Mesmo sem ter ainda concluído o ensino médio, Victor Hugo Sousa Benevenuti, de 17 anos, aluno do Colégio Naval, saiu do Exame Nacional do Ensino Médio (Enem) afirmando não ter tido dificuldades na prova que, em tese, mede os conhecimentos em relação ao conteúdo programático dos três anos do curso.

"Pelo nível de ensino que temos, o do Enem é bem baixo. Achei relativamente fácil, principalmente a parte de Biologia", disse Benevenuti, que levou menos de quatro horas para responder às questões.
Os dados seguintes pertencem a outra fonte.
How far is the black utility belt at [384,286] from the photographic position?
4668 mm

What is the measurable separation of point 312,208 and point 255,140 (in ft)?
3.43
Com o colega Tiago Godoy, de 18 anos, o rapaz buscava experiência: ainda não escolheu qual curso superior pretende seguir e, por enquanto, seus planos são apenas continuar no Colégio Naval.

Outra estudante que ainda não escolheu o curso superior para seguir e queria apenas buscar experiência no Enem era Yasmin Scheufler, de 16 anos, que cursa o segundo ano do Ensino Médio no Colégio São Vicente. Ela chegou descontraída ao Liceu de Artes e Ofícios, no Centro do Rio, onde fez as provas.

Já Vyrna Abu, de 19 anos, é veterana: entrou pelo Enem no ano passado para o curso de Gastronomia da Universidade Estácio de Sá. Hoje, no exame, seu objetivo era obter pontuação para passar para Nutrição. Sua intenção é seguir os dois cursos ao mesmo tempo e fazer carreira na área de alimentação. Sua família já teve um restaurante, e ela garota quer ter o seu, no futuro.

Também de olho em outro curso, Katarina Ferreira da Silva, também de 19 anos, já cursa Estética na Estácio. "Quero fazer Química ou Nutrição", disse ela, que foi fazer a prova em um campus da própria universidade, no Centro.

No Rio, 234.826 pessoas estavam inscritas para o Enem – 85.910 na capital. As provas foram realizadas em 317 pontos, 83 na capital. Quase todos são colégios e universidades, mas houve provas do Enem também em 14 penitenciárias, para garantir aos presidiários o direito de usar essa forma de acesso ao ensino superior.